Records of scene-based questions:
┏━━
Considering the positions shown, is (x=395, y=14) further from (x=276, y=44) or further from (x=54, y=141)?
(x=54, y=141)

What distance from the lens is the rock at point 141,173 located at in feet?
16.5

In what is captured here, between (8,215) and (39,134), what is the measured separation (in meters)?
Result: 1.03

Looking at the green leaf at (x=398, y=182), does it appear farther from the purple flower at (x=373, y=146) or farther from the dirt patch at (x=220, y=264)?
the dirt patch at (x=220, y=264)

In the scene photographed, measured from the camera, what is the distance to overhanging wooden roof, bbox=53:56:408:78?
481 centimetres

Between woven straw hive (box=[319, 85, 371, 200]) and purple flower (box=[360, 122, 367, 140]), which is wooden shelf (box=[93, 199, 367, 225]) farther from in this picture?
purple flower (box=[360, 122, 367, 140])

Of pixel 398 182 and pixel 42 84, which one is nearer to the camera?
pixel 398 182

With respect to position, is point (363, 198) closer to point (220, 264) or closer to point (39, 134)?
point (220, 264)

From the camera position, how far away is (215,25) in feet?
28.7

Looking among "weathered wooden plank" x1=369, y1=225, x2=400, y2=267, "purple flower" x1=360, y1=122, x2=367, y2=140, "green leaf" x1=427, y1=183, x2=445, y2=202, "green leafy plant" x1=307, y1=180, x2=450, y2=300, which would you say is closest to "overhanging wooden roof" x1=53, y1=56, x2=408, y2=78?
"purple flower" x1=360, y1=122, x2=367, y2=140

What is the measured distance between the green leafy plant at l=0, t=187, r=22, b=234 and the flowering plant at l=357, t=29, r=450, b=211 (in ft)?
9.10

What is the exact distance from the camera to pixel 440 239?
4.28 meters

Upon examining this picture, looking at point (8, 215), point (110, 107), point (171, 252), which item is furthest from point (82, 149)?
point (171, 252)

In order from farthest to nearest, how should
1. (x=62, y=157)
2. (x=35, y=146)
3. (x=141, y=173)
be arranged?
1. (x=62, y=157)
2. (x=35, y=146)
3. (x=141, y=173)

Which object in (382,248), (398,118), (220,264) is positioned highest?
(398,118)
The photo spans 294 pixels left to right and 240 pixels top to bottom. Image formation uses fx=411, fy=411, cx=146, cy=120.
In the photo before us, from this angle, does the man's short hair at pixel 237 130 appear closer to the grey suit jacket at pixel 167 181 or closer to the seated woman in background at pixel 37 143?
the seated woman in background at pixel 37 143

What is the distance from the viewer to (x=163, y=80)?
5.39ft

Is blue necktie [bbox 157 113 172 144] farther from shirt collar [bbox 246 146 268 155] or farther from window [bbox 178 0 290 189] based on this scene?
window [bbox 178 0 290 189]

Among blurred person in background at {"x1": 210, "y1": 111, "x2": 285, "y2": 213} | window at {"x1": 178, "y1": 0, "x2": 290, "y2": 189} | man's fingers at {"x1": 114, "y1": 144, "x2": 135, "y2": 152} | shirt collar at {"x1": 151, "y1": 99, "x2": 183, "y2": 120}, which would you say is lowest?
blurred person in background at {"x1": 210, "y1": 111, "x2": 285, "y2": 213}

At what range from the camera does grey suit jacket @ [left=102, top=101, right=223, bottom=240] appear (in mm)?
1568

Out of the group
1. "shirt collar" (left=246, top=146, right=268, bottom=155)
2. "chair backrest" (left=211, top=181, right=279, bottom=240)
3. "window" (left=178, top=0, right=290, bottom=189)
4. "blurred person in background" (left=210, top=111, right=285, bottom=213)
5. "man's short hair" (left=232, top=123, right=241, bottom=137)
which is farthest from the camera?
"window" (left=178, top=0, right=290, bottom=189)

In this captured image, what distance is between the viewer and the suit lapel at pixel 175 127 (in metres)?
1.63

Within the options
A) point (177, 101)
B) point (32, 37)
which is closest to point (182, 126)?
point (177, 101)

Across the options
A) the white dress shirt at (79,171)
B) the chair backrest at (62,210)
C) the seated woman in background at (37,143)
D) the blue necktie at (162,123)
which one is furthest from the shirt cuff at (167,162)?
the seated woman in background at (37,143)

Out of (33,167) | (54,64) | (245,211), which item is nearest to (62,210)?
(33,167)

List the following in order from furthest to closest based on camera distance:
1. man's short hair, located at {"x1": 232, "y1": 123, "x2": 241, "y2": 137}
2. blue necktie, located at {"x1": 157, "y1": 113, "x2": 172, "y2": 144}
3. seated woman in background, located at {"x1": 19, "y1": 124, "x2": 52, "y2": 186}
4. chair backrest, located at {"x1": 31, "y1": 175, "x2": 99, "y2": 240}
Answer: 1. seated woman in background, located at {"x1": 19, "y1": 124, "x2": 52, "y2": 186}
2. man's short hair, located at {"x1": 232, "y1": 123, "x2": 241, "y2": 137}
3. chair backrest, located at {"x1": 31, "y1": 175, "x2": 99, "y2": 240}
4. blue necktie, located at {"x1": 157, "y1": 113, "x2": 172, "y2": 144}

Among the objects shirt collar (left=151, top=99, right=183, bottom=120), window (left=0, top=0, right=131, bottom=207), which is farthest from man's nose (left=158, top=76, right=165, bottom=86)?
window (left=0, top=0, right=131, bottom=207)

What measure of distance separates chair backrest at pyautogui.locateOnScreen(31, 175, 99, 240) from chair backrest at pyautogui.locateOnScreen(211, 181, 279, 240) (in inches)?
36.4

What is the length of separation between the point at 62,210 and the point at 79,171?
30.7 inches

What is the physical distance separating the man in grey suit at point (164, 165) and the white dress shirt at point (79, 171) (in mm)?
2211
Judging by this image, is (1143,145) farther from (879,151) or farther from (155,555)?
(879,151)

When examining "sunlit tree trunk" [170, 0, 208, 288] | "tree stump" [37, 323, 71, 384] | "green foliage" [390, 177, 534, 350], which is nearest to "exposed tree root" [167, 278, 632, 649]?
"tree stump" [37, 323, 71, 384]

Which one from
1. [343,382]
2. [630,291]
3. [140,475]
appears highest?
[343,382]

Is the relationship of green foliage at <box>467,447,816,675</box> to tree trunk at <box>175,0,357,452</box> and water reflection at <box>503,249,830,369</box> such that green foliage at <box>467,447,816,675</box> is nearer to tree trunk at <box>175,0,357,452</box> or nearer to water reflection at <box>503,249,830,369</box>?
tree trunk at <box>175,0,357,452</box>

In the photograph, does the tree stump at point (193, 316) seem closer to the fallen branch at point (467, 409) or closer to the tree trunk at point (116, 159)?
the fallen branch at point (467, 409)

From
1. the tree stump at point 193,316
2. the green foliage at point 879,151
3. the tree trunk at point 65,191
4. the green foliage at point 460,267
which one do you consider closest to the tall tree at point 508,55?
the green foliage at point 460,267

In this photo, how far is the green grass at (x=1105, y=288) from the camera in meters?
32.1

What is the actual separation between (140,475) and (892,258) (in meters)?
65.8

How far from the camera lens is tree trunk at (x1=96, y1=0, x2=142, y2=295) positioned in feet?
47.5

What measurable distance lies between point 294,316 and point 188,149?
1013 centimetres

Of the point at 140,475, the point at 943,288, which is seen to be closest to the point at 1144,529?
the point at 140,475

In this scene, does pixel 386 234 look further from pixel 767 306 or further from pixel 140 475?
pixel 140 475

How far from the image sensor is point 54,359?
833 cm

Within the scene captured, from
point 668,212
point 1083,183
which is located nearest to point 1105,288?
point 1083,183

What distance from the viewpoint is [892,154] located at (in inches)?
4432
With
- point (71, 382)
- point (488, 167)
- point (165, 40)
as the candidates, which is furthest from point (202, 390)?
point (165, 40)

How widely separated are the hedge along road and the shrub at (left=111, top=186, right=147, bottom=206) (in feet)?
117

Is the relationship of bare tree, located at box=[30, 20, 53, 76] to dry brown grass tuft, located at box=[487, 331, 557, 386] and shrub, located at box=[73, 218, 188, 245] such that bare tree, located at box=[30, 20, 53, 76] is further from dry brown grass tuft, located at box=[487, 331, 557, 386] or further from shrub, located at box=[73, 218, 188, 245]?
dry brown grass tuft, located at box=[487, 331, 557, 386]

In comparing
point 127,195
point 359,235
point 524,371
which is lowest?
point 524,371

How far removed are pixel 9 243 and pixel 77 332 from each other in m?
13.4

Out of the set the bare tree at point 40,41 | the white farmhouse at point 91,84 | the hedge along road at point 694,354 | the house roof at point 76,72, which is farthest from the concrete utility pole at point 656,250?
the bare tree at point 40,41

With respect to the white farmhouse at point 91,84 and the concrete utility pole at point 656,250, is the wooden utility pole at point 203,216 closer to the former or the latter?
┗━━
▸ **Exercise objective**
Lay out the lines as a JSON list of strings, starting at the line that contains "In what is captured" and ending at the line that contains "481 centimetres". Give one string per line and leave out blank lines.

▸ **Exercise solution**
[
  "In what is captured here, between (8,215) and (39,134), what is the measured separation (in meters)?",
  "Result: 1.03",
  "Looking at the green leaf at (x=398, y=182), does it appear farther from the purple flower at (x=373, y=146) or farther from the dirt patch at (x=220, y=264)?",
  "the dirt patch at (x=220, y=264)",
  "In the scene photographed, measured from the camera, what is the distance to overhanging wooden roof, bbox=53:56:408:78?",
  "481 centimetres"
]